Another man at her side cleared his throat and gave the woman a look Rune was unable to decipher.
“What?” Rune asked him.
He scratched his chin and refused to meet her sta
re. “We don’t need to be volunteering information to the law, is all.”
“I’ll need you to volunteer your names.” She glanced around at the rest of the vagrants. “Do any of you have anything to tell us?”
“We didn’t see nothing,” one of them said, tossing a disgusted look at the woman who’d talked. “Nothing at all.”
“Of course not,” Levi said.
“I’m Jill,” the talkative woman said. She nodded toward the man who stood beside her. “And I think this one’s name is Lou.”
Lou eyed the crew. “You ought to pay us for our information.”
Rune lifted an eyebrow. “I’ll send someone back with a bag of burgers, dude.”
“We’re not drunks,” he said, and spat at her feet.
“Hey now,” Jack said, giving Lou a warning shove. “You don’t want to do that.”
“Fuck off, you one-eyed bastard,” Lou said. “And keep your fucking burgers.”

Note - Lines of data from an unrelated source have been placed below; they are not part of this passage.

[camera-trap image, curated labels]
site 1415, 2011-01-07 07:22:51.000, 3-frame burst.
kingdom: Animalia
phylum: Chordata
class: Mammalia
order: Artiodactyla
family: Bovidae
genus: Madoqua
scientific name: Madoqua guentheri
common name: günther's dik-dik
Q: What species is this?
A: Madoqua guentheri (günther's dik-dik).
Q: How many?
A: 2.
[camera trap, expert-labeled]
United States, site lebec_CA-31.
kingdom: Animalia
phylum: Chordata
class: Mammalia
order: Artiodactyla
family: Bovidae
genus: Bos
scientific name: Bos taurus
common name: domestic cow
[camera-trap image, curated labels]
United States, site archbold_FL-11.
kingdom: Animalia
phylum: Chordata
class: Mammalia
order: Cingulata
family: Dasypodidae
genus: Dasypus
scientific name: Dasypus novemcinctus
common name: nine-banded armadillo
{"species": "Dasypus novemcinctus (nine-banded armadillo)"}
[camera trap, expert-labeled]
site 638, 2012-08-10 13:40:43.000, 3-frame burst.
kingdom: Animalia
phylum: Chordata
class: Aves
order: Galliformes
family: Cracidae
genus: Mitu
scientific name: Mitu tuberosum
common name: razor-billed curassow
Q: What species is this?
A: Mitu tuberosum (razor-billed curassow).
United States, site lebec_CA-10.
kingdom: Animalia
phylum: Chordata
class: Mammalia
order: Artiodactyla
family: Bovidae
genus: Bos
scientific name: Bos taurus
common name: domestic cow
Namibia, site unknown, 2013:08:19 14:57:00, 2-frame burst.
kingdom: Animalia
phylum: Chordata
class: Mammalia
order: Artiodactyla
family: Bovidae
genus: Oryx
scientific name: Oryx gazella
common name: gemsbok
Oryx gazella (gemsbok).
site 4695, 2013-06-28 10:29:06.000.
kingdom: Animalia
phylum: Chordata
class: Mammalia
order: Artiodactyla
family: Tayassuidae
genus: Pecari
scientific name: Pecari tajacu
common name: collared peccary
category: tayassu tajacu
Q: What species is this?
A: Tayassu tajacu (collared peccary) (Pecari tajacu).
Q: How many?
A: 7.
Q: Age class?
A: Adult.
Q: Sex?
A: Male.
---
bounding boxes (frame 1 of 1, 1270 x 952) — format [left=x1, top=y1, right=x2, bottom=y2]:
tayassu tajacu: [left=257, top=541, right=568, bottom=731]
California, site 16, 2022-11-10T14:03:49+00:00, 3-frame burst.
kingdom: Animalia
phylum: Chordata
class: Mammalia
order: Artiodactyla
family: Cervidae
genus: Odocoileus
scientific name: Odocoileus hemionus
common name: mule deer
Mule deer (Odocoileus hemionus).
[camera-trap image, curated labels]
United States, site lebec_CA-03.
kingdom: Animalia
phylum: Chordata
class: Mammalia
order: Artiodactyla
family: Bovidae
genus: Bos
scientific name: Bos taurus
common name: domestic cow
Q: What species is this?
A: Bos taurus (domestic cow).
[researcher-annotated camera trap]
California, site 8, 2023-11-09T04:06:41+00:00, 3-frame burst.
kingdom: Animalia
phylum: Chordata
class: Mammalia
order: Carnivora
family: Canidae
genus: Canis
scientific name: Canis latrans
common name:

“Shut up,” one of the quieter men said. “We’ll take them burgers.”
Rune gave him a nod. “You got it.”
“Rune,” Owen said, glancing down at his beeping phone. “It’s from the Annex. Eugene wants a meeting.”
But she wasn’t ready to leave. “Jill. Come with us. I’ll put you up in a hotel until you get things straightened out.”
“There’s nothing to straighten out,” Jill said, quietly. “Go mind your business, you and your team. I’ll make out okay. I always do.”
And in the end, Jill refused to budge and Rune had to leave. But she handed Jill a card with her phone number on it. “You need me, call me.”
How awful it was to leave a woman who could have been her mother on the cold streets of River County. How hard.
But Jill wouldn’t budge.
Rune stood in front of Lou for a long, long moment before finally, he looked away from the flames and into her eyes.
She dropped her fangs.
He stumbled back, away from the fire and almost into Jill. “What,” he said. “What?”
Rune stepped closer to him. “You hurt her, and I will feed you your dick as you scream and beg me for mercy. I swear it.” And she moved closer still. “Do you believe me?”
He nodded, fast and hard, his eyes wide. “Yeah yeah,” he said, wheezing. “Yeah yeah.”
She looked around at the entire group of vagrants. They’d fallen silent and watched with fear in their faces. “She’s under my protection. No one touches her. You got it?”